Fish oil supplements help promote regular heartbeat

Related tags Fish oil Italy

Fish oil supplements could help prevent the risk of sudden death,
according to new research from Italy, showing that the oils can be
just as effective when taken in capsule form as in the fish itself.

Fish oil supplements could help prevent the risk of sudden death, according to new research from Italy. Fish oil supplements have already been shown to help reduce the risk of strokes or heart attack, but this is the first time that they have been implicated in maintaining a regular heartbeat.

Dr Roberto Marchioli of Consorzio Mario Negri Sud in Italy, the lead author of the study, said that the effects of fish oil could be seen as early as three months after beginning supplementation. "The risk of death, and sudden death, is higher in the first months after a heart attack. It is exactly in this period that the effect on sudden death was noted."

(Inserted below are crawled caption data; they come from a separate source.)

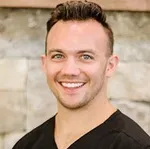 Dr. Aaron Henley, DDS - Boiling Springs, SC - Dentistry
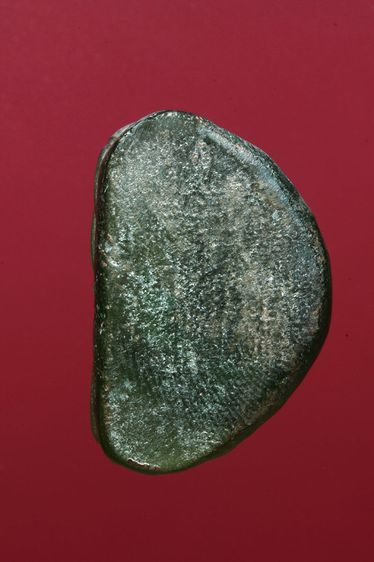 พระพุทธแกะเก่าสวยๆค่ะเก่าค่ะ รูปที่ 5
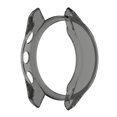 thumbnail image 2 of Protector de marco de carcasa de carcasa de TPU para accesorios de reloj Garmin Approach S62, 2 of 6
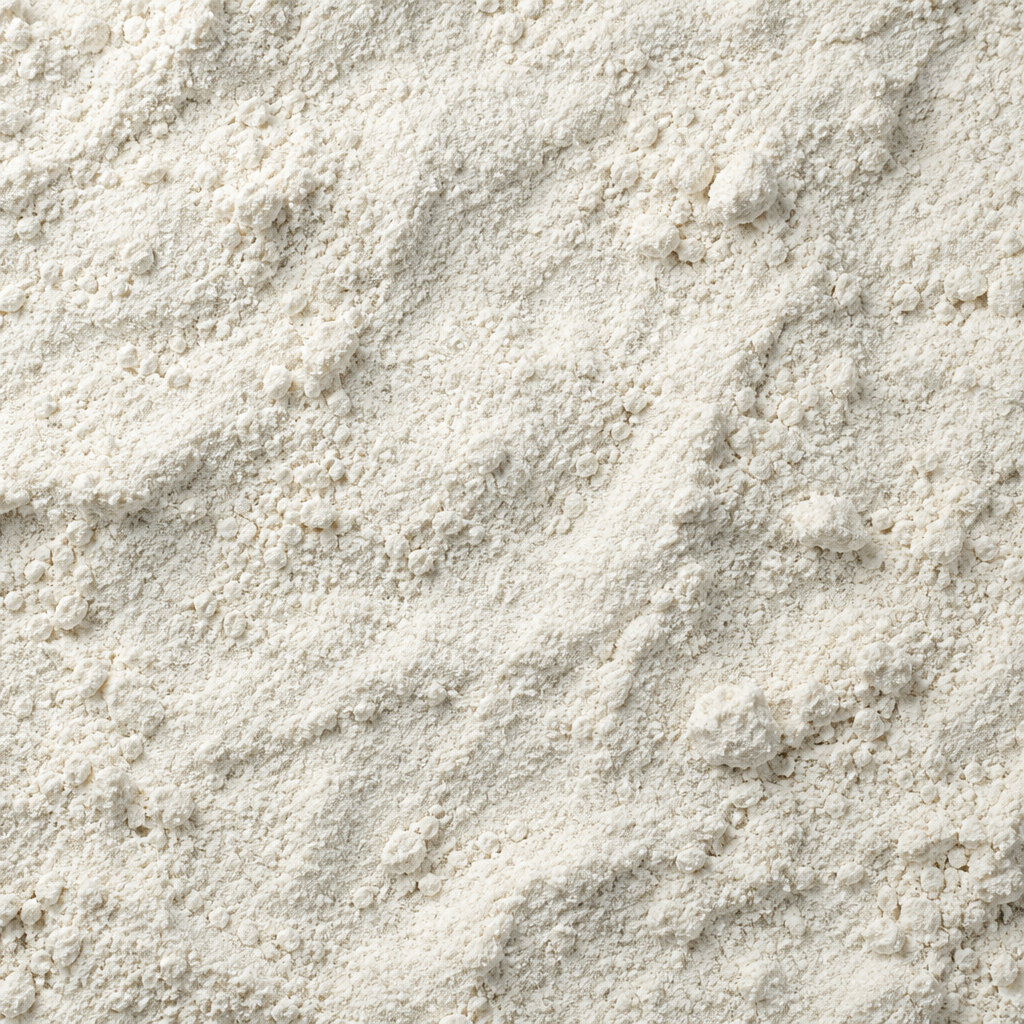 Beta-Glucan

Marchioli started from the hypothesis that adding n-3 polyunsaturated fatty acids (PUFAs) - commonly found in fish and fish oil - to a healthy diet could lower the risk of fatal arrhythmia, an irregular heartbeat that in severe cases can lead to cardiac arrest.

His team looked at 11,323 patients who had suffered a heart attack within the previous three, all of whom had received the same medical care and all of whom had healthy, Mediterranean diets - rich in fruit, vegetables, olive oil and fish.

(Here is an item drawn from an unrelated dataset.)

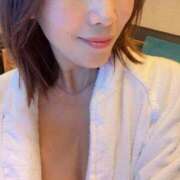 ヒメ日記 2025/12/03 09:07 投稿 姫川 あなたに逢いたくて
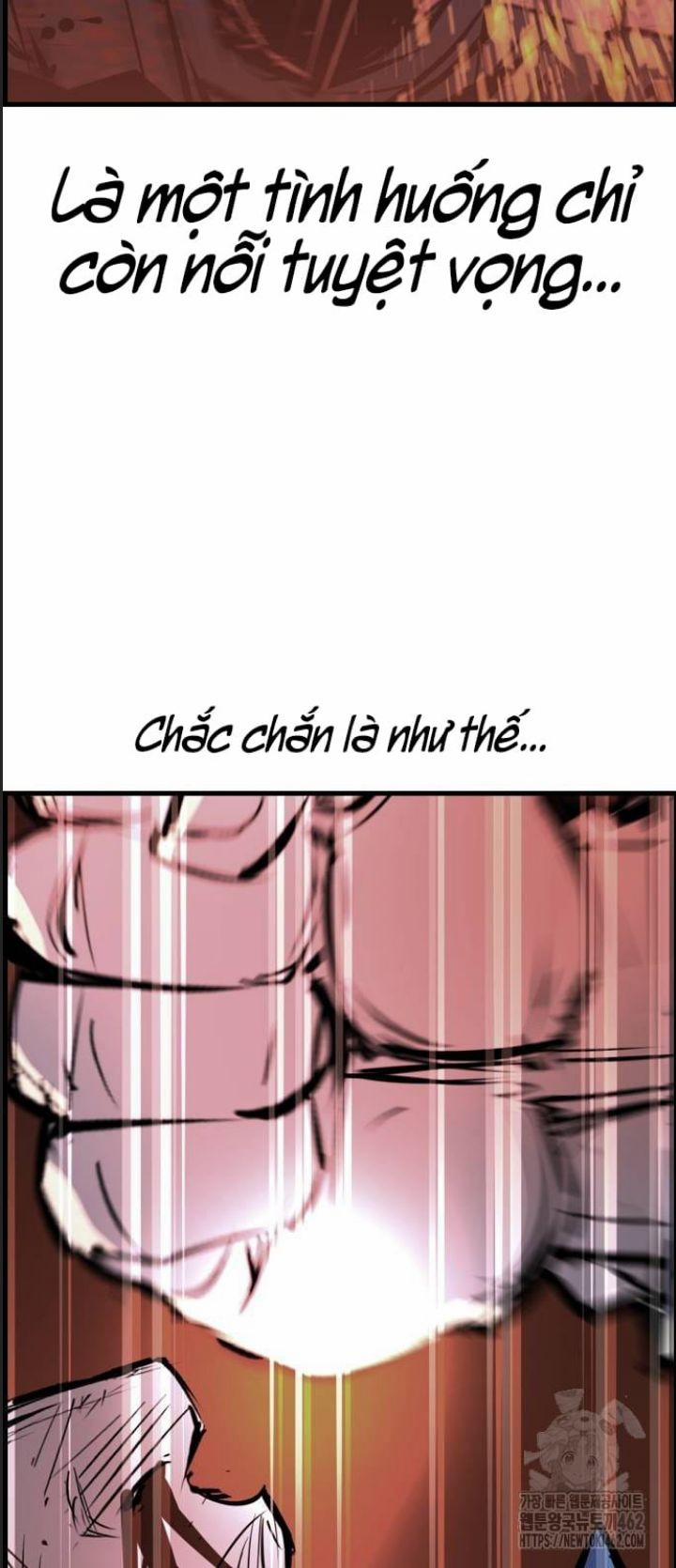 Phòng Gym Hanlim 198 trang 98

A random group of patients were also given one gram of fish oil supplements per day.

Over a three-and-a-half year period, some 1,031 of the subjects died, according to Marchioli, but the data showed that those patients receiving the fish oil supplements had a 41 per cent lower risk of death from any cause after just three months of treatment.

After four months, these patients also appeared to be at a significantly reduced risk of sudden cardiac death, while by the end of the study period they were 45 per cent less likely to die suddenly from a heart-related cause.

"This study is important because there is no really effective therapy for arrhythmias,"​ said Alexander Leaf, professor of clinical medicine at Harvard Medical School, writing in an editorial accompanying the study, published in the 9 April issue of Circulation: Journal of the American Heart Association.

Leaf suggested that fatty acids might play a part in regulating the electrical activity of heart muscle cells - a process responsible for the heart rhythm. He added that taking the supplements while eating a Mediterranean diet could enhance the beneficial effects of the fish oil in decreasing the risk of sudden death.